Every record that follows must be duplicated exactly, with images left out.
* * * * * * *
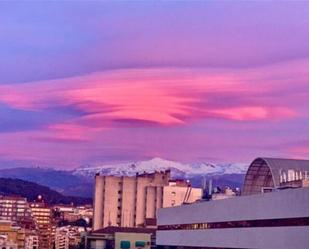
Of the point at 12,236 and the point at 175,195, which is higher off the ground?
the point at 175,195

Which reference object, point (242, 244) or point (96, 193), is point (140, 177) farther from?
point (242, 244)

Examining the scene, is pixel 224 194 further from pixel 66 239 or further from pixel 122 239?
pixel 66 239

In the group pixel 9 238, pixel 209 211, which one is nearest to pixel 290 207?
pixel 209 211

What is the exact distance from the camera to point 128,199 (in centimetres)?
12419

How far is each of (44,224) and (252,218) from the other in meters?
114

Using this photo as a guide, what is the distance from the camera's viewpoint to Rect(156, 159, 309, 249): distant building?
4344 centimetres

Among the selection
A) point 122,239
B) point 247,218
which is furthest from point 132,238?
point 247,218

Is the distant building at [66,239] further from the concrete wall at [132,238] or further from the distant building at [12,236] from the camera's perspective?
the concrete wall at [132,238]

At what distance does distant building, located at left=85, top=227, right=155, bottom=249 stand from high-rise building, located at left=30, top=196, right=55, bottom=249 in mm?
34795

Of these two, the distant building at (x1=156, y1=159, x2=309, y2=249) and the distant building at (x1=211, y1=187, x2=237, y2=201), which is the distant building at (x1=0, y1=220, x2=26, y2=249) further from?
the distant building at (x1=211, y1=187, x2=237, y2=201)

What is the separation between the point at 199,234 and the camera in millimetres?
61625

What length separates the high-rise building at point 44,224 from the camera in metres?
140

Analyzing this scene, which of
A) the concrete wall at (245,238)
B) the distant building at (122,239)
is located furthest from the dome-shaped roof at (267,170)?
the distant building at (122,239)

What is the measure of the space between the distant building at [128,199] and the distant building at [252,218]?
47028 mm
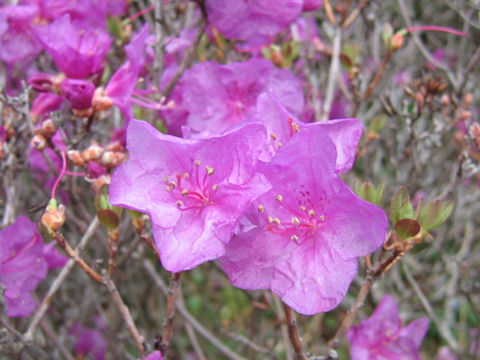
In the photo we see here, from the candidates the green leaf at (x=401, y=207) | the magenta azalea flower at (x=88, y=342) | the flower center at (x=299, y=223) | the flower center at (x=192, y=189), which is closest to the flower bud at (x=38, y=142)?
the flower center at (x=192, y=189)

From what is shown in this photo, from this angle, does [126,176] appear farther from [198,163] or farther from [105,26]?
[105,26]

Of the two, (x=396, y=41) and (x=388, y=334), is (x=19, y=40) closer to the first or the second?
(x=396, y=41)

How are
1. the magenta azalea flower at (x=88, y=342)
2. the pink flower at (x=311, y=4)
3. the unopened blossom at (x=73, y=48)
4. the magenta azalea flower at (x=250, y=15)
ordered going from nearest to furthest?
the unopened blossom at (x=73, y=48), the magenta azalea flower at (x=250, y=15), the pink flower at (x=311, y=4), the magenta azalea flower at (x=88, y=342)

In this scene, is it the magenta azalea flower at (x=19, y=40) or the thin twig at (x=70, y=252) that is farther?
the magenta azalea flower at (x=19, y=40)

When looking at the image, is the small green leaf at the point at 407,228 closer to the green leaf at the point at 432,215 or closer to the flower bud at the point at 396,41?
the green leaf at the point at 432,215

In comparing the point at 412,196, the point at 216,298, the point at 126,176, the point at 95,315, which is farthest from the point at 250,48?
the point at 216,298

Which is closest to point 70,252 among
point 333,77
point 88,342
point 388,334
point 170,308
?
* * * * * * *
* [Response to the task]:
Of the point at 12,236 and the point at 175,195, which is higher off the ground?
the point at 175,195

Which reference object, point (242, 244) or point (96, 193), is point (140, 177) farther from?
point (242, 244)

Examining the scene, is pixel 224 194 further from pixel 66 239 or further from pixel 122 239?
pixel 66 239

In the group pixel 9 238, pixel 209 211, which one is nearest to pixel 290 207?
pixel 209 211

What is the exact distance from the camera to point 128,199 (in centimetres)?
12419

How far is each of (44,224) and (252,218) from the other in meters?
114

Using this photo as a guide, what is the distance from the camera's viewpoint to Rect(156, 159, 309, 249): distant building?
4344 centimetres

Among the selection
A) point 122,239
B) point 247,218
which is furthest from point 132,238?
point 247,218

Is the distant building at [66,239] further from the concrete wall at [132,238] or further from the distant building at [12,236] from the camera's perspective?
the concrete wall at [132,238]

At what distance does distant building, located at left=85, top=227, right=155, bottom=249 stand from high-rise building, located at left=30, top=196, right=55, bottom=249 in mm?
34795

Of these two, the distant building at (x1=156, y1=159, x2=309, y2=249) and the distant building at (x1=211, y1=187, x2=237, y2=201), which is the distant building at (x1=0, y1=220, x2=26, y2=249) further from?
the distant building at (x1=211, y1=187, x2=237, y2=201)

What is the separation between the point at 199,234 and the camera in millimetres?
61625

What length separates the high-rise building at point 44,224 from the camera in metres?
140

Analyzing this scene, which of
A) the concrete wall at (245,238)
B) the distant building at (122,239)
is located furthest from the dome-shaped roof at (267,170)?
the distant building at (122,239)

What is the measure of the space between the distant building at [128,199] and the distant building at [252,218]?
47028 mm
In the photo we see here, from the candidates the green leaf at (x=401, y=207) | the magenta azalea flower at (x=88, y=342) | the flower center at (x=299, y=223) | the flower center at (x=192, y=189), which is closest to the flower bud at (x=38, y=142)?
the flower center at (x=192, y=189)

From what is shown in this photo, from this angle, does [126,176] appear farther from [198,163] or farther from [105,26]?
[105,26]

Of the two, (x=396, y=41) and (x=388, y=334), is (x=19, y=40) closer to the first or the second?
(x=396, y=41)

How are
1. the magenta azalea flower at (x=88, y=342)
2. the pink flower at (x=311, y=4)
3. the unopened blossom at (x=73, y=48)
4. the magenta azalea flower at (x=250, y=15)
ordered going from nearest to furthest?
the unopened blossom at (x=73, y=48), the magenta azalea flower at (x=250, y=15), the pink flower at (x=311, y=4), the magenta azalea flower at (x=88, y=342)

In this scene, is it the magenta azalea flower at (x=19, y=40) or the thin twig at (x=70, y=252) that is farther?
the magenta azalea flower at (x=19, y=40)

When looking at the image, is the small green leaf at the point at 407,228 closer to the green leaf at the point at 432,215 or closer to the flower bud at the point at 396,41?
the green leaf at the point at 432,215

In comparing the point at 412,196, the point at 216,298, the point at 126,176, the point at 95,315, which is farthest from the point at 250,48?
the point at 216,298

Which is closest to point 70,252 among
point 333,77
point 88,342
point 388,334
point 170,308
?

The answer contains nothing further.